• _Selected excerpt_:
AI China Machine Learning & Data Science Nature Language Tech Research

China’s GPT-3? BAAI Introduces Superscale Intelligence Model ‘Wu Dao 1.0’

The Beijing Academy of Artificial Intelligence (BAAI) releases Wu Dao 1.0, China’s first large-scale pretraining model.

Since the May 2020 release of OpenAI’s GPT-3, AI researchers have embraced super-large-scale pretraining models. Packing an epoch-making 175 billion parameters, GPT-3 has achieved excellent performance across multiple natural language processing (NLP) tasks. Despite their size and power however, such models still lack common sense or cognitive abilities, and so struggle with complex reasoning tasks like open dialogue, knowledge-based Q&A, visual reasoning, etc.

In a bid to promote the research and development of China’s own large-scale pretraining models and further explore universal intelligence from a more fundamental perspective, the Beijing Academy of Artificial Intelligence (BAAI) recently unveiled Wu Dao 1.0, China’s first homegrown super-scale intelligent model system.

The work was led by BAAI Research Academic Vice President and Tsinghua University Professor Tang Jie, with contributions from a team of more than 100 AI scientists from Peking University, Tsinghua University, Renmin University of China, Chinese Academy of Sciences and other institutes.

Wu Dao 1.0 has initiated large-scale research projects via four related models: Wu Dao – Wen Yuan, Wu Dao – Wen Lan, Wu Dao – Wen Hui, and Wu Dao – Wen Su.

• _What is being asked_:
Write out the article on Wu Dao 1.0 in full, word for word. The rows that follow come from a separate source.

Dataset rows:
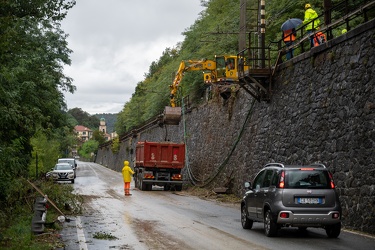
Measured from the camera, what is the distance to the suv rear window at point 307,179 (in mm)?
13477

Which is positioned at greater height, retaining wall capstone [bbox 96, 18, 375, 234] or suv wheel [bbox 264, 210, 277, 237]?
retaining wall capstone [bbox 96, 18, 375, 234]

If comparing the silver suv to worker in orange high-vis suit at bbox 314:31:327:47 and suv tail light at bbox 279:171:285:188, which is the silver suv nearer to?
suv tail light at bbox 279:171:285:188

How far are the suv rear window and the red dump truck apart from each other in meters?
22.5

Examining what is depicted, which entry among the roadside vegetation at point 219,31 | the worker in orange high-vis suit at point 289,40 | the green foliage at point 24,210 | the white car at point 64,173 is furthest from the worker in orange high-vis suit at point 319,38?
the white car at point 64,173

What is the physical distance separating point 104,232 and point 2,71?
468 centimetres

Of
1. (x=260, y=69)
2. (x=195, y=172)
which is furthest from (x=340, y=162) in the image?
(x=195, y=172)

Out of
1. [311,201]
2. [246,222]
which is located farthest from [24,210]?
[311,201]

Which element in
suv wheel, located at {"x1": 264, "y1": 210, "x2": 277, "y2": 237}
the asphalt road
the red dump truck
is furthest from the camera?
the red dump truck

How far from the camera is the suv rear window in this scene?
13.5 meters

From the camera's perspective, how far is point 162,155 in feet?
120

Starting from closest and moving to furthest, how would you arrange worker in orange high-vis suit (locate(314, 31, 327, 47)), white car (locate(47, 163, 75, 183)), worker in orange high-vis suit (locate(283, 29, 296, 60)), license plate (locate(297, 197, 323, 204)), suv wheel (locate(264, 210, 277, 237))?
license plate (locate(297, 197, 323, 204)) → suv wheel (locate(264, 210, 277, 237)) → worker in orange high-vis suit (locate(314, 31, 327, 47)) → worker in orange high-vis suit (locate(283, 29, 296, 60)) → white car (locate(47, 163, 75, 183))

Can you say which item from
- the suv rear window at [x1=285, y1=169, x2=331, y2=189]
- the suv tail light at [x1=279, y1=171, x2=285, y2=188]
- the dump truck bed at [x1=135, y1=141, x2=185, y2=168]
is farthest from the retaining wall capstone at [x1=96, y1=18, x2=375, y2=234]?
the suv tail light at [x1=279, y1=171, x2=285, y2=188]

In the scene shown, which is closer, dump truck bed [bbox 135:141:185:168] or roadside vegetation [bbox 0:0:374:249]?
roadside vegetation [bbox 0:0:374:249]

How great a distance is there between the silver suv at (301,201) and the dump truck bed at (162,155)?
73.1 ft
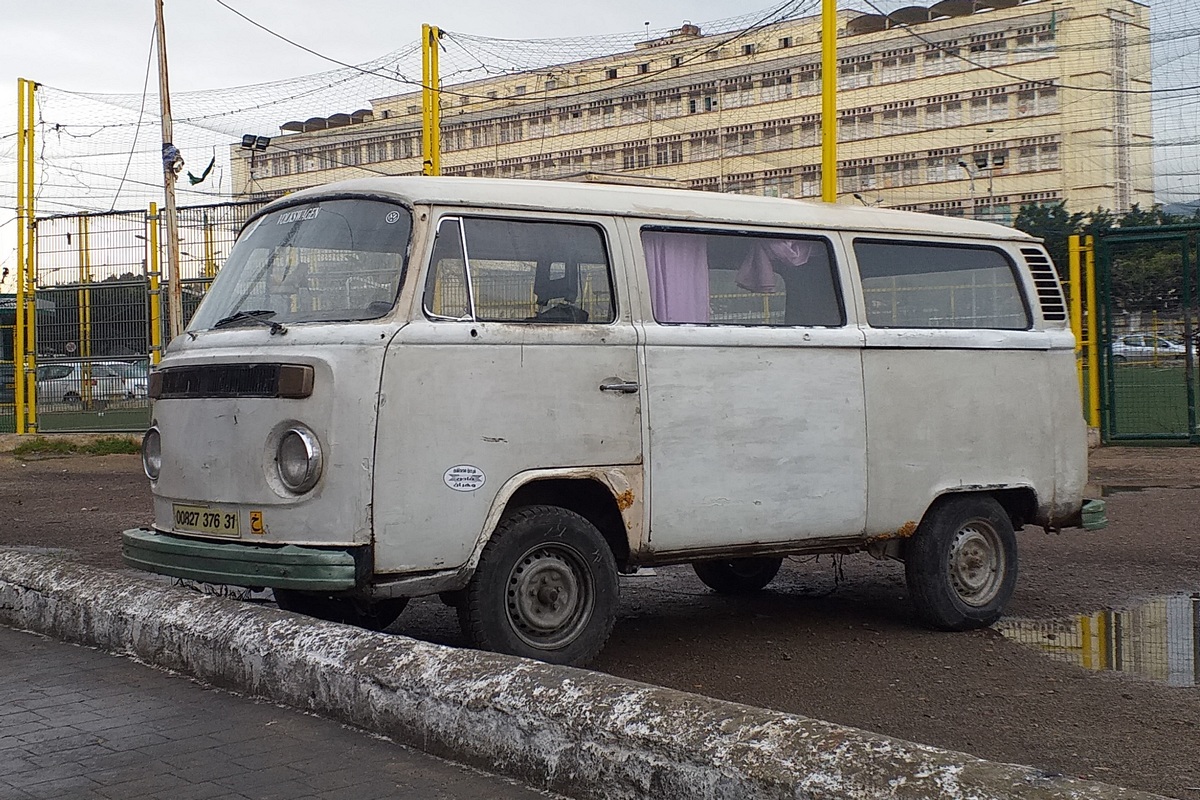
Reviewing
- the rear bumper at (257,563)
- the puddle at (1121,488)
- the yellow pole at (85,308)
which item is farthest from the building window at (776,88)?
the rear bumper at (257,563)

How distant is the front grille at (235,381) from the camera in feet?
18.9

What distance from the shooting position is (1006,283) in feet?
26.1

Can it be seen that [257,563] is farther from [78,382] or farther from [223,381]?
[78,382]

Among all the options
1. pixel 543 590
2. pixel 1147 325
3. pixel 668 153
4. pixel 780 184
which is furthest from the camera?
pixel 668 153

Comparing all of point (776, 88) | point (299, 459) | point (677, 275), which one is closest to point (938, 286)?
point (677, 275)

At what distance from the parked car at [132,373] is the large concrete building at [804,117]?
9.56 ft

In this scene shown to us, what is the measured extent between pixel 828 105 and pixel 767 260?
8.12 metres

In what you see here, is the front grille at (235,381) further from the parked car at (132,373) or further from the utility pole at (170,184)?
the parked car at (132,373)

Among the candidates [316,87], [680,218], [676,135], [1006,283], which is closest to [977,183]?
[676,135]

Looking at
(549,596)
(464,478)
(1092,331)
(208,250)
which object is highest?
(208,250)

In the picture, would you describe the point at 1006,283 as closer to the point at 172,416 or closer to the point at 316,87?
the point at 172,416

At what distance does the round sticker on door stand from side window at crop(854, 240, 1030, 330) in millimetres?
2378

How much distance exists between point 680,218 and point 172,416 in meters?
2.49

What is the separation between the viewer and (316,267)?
...
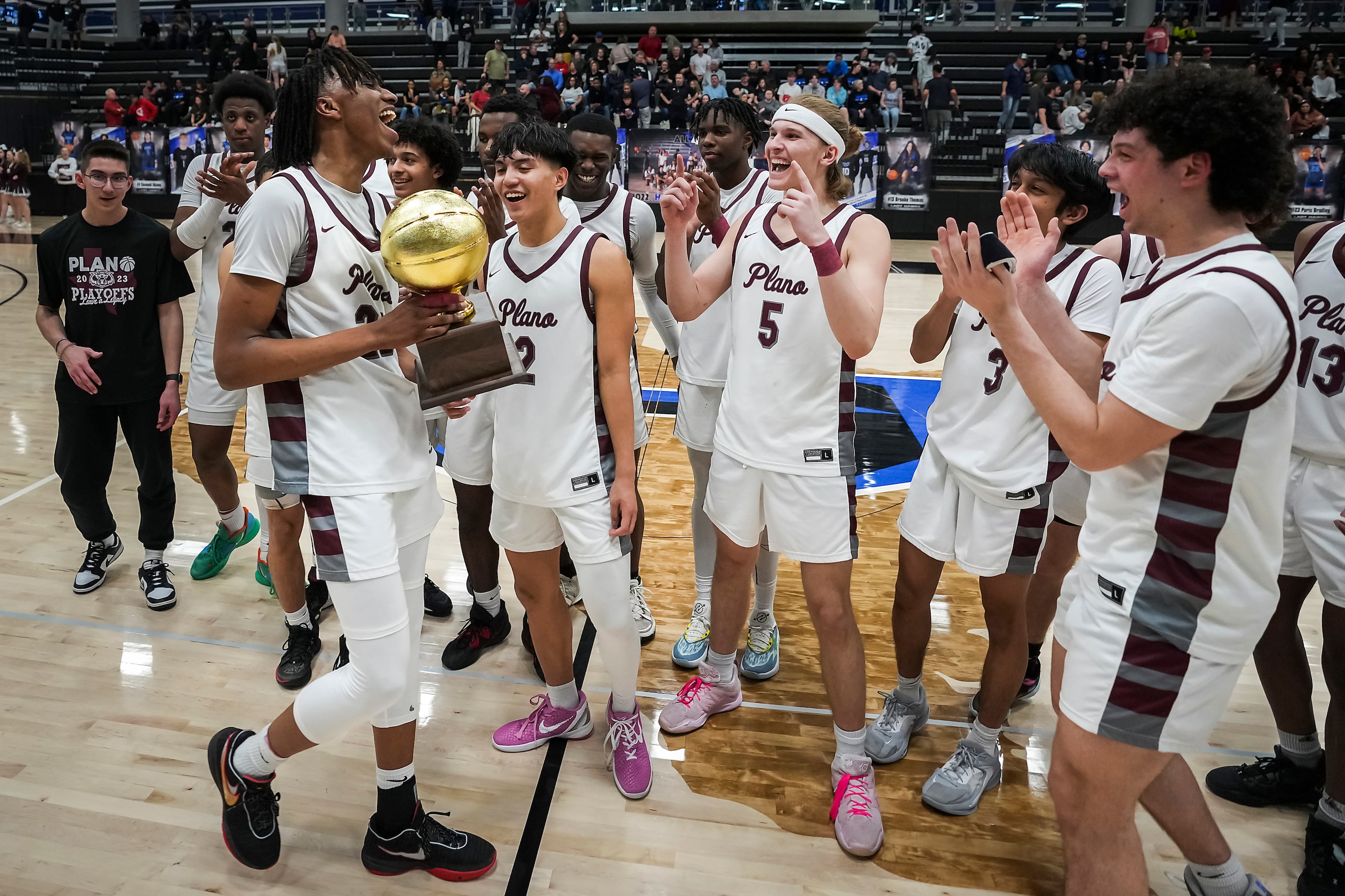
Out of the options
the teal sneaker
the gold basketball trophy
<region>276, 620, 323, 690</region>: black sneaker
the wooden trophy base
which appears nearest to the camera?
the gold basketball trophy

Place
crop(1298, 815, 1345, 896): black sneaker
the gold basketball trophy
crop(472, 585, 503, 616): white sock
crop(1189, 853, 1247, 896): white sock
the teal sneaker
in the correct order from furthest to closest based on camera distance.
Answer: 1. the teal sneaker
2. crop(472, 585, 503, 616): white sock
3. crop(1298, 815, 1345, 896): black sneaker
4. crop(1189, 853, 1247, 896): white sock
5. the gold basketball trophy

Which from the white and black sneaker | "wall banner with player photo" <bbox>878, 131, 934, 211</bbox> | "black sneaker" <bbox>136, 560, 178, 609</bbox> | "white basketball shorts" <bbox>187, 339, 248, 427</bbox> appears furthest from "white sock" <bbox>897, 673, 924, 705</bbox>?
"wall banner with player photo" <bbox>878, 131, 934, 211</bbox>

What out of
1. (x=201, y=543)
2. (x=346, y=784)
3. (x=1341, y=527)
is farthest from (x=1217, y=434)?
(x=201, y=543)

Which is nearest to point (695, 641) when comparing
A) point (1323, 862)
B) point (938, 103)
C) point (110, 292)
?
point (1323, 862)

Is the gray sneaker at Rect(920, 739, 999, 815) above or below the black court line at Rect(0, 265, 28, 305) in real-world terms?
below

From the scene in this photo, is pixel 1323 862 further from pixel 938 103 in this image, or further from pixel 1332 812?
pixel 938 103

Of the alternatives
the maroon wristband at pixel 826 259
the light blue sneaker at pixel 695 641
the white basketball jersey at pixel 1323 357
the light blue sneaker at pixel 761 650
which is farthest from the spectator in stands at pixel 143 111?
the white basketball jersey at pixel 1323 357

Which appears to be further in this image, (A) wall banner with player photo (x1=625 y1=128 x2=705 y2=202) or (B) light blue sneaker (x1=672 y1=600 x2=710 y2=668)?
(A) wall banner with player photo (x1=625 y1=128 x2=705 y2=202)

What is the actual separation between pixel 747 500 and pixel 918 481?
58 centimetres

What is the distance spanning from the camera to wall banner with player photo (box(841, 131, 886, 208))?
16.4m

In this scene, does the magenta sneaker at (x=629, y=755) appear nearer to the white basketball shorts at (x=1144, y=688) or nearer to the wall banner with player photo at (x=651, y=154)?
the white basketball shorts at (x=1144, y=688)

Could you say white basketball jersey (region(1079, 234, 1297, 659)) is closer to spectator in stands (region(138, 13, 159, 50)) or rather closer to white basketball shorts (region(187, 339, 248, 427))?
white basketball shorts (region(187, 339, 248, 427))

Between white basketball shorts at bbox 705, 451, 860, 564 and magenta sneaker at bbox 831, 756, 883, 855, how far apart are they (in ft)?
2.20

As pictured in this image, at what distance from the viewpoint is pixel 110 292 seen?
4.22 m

• _Exercise solution_:
AI China Machine Learning & Data Science Nature Language Tech Research

China’s GPT-3? BAAI Introduces Superscale Intelligence Model ‘Wu Dao 1.0’

The Beijing Academy of Artificial Intelligence (BAAI) releases Wu Dao 1.0, China’s first large-scale pretraining model.

Since the May 2020 release of OpenAI’s GPT-3, AI researchers have embraced super-large-scale pretraining models. Packing an epoch-making 175 billion parameters, GPT-3 has achieved excellent performance across multiple natural language processing (NLP) tasks. Despite their size and power however, such models still lack common sense or cognitive abilities, and so struggle with complex reasoning tasks like open dialogue, knowledge-based Q&A, visual reasoning, etc.

In a bid to promote the research and development of China’s own large-scale pretraining models and further explore universal intelligence from a more fundamental perspective, the Beijing Academy of Artificial Intelligence (BAAI) recently unveiled Wu Dao 1.0, China’s first homegrown super-scale intelligent model system.

The work was led by BAAI Research Academic Vice President and Tsinghua University Professor Tang Jie, with contributions from a team of more than 100 AI scientists from Peking University, Tsinghua University, Renmin University of China, Chinese Academy of Sciences and other institutes.

Wu Dao 1.0 has initiated large-scale research projects via four related models: Wu Dao – Wen Yuan, Wu Dao – Wen Lan, Wu Dao – Wen Hui, and Wu Dao – Wen Su.